Monday, February 9, 2015

Catch 22: To Make PPACA Fiscally Sustainable, the Cadillac Tax Must Become Politically Unsustainable

This is from Chris Jacobs at the Wall Street Journal:
... under current projections the [Cadillac] tax will grow so quickly that it will exceed the annual rising costs of the law’s new entitlements, causing net spending on Obamacare actually to decline. 
The Cadillac tax has always caused the administration political heartburn. In 2008, then-Sen. Barack Obama broadcast the most-aired political ad in a decade, attacking Sen. John McCain for wanting to tax health benefits.
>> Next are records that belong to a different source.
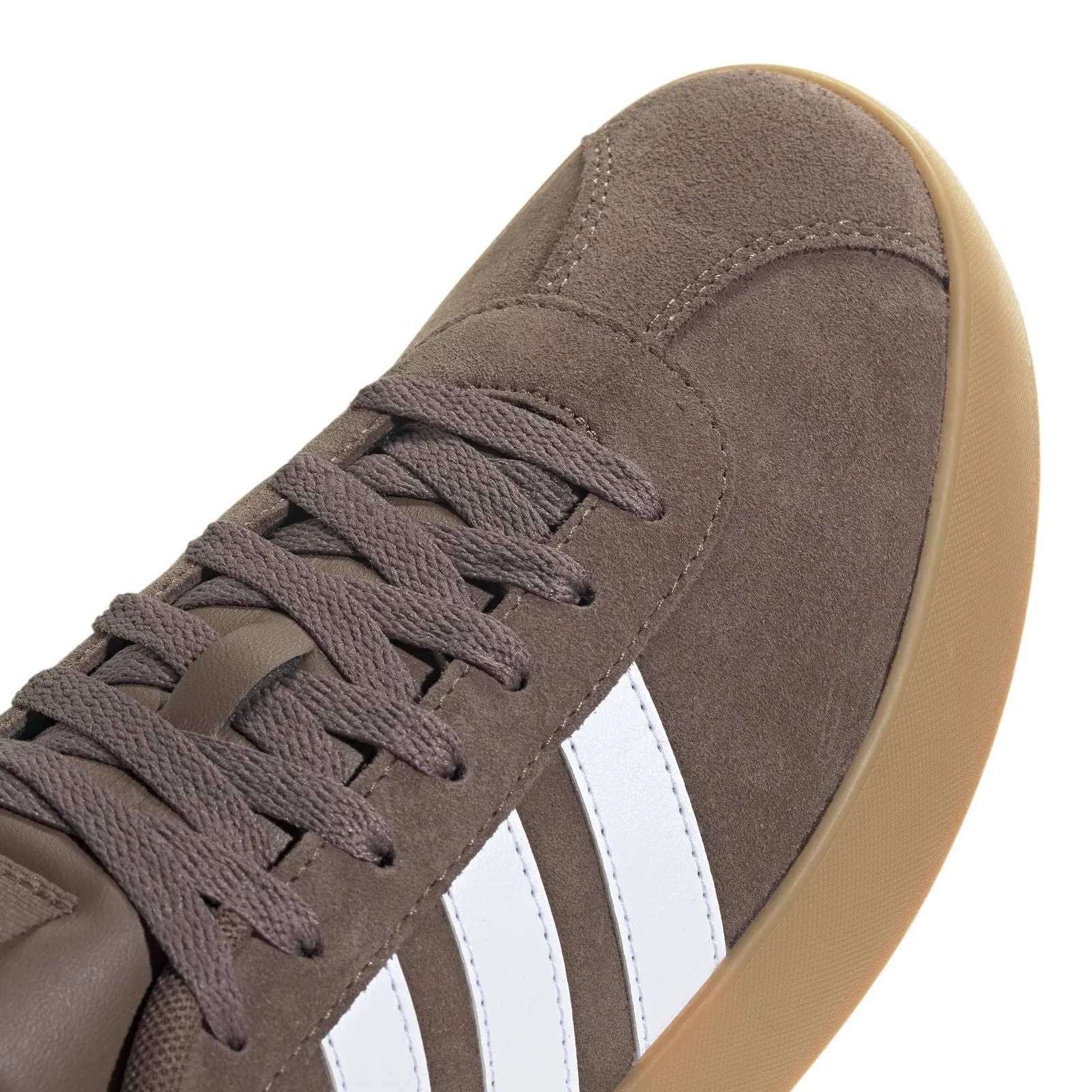 Stability Shank Vibration Dampening Layer adidas VL Court 3.0 Shoes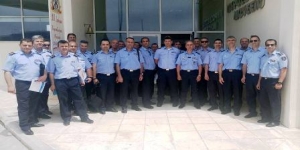 Εκπαιδευτική επίσκεψη της 24ης Ε.Σ. ΣΕΜΑΠΣ Εκπαιδευτική επίσκεψη της 24ης Ε.Σ. ΣΕΜΑΠΣ
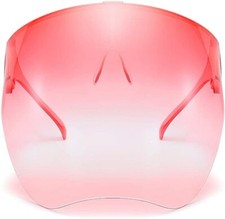 Face shield protective for sale  Westbury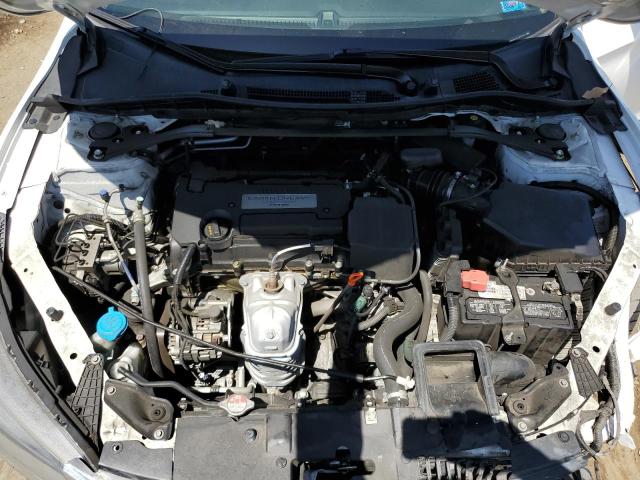 Photo 10 VIN: 1HGCR2F7XFA089518 - HONDA ACCORD 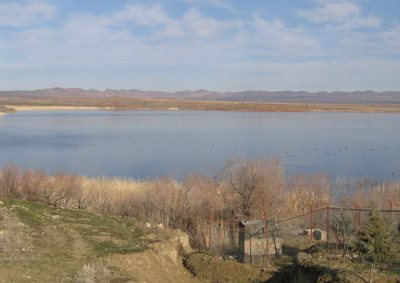 سرخس-دریاچه-بزنگان-224375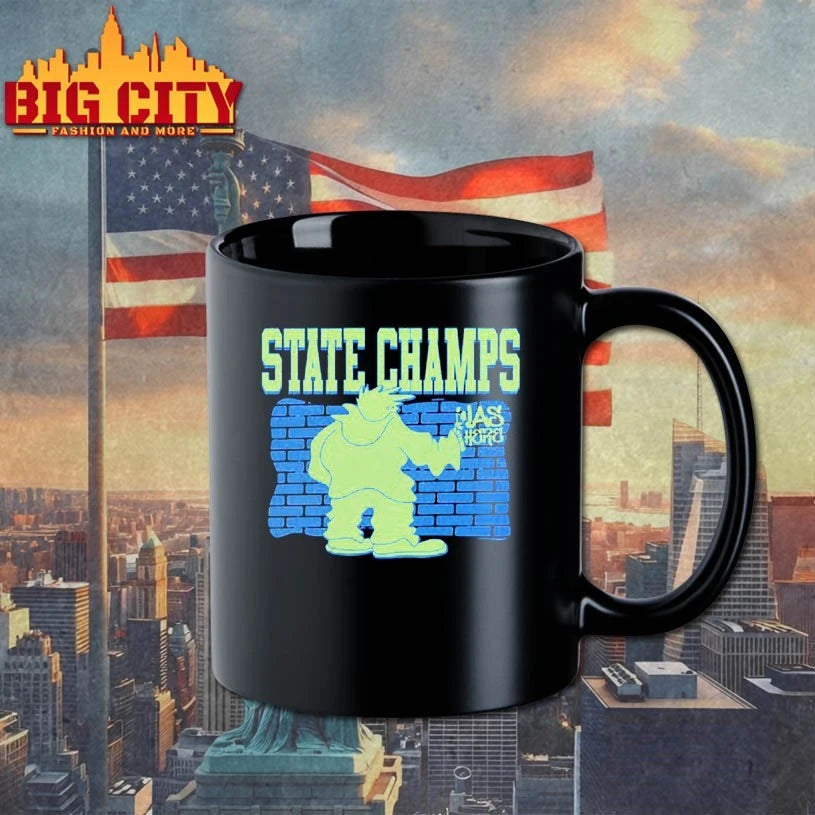 State Champs World Excursion 2025 Shows shirts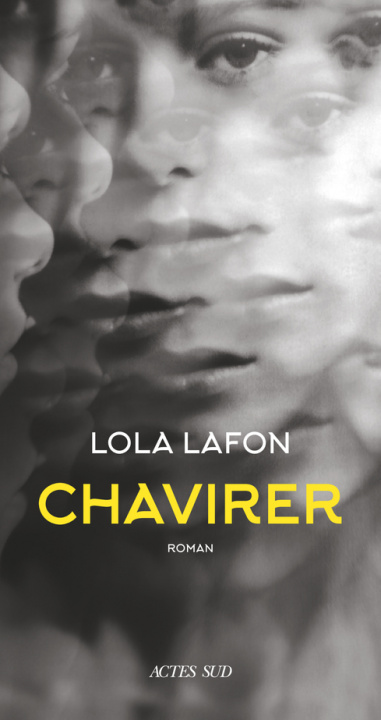 Knjiga Chavirer Lafon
The Cadillac tax technically targets insurers, not individuals, but videos of remarks by MIT economist Jonathan Gruber, who advised the administration when the health-care law was being developed, show Mr. Gruber saying that Democrats engaged in semantics about the tax and even “mislabeling” to provide political cover for the president to change his position.  
When Obamacare was passed, Mr. Gruber wrote articles—promoted at the time by the administration—saying that the Cadillac tax wasn’t a tax. He argued that, in response to the law’s pressures, firms would reduce their health benefits but increase taxable wages—and that paying taxes on these higher wages amounted to a net plus for individuals rather than a tax increase. But in the face of pressure from labor unions, which remain opposed to the tax, Democrats ultimately decided to delay its implementation until 2018, after President Obama leaves office. 
In its analysis last week, CBO made clear that the Cadillac tax, coupled with provisions slowing the growth of insurance exchange subsidies (provisions that some liberal groups want to overturn) is central to making the law fiscally sustainable. The question is whether the effects of the Cadillac tax would be any more politically sustainable in 2018 and beyond than they were in 2009—and what supporters of the law will do if they aren’t. 
The below chart is from Forbes.  In reviewing a sampling of approximately 100 large employers in California, I suspect we'll see 50% to 70% of plans trigger the tax in 2018. But no matter how many it ensnares in 2018, it will have the vast majority by 2026.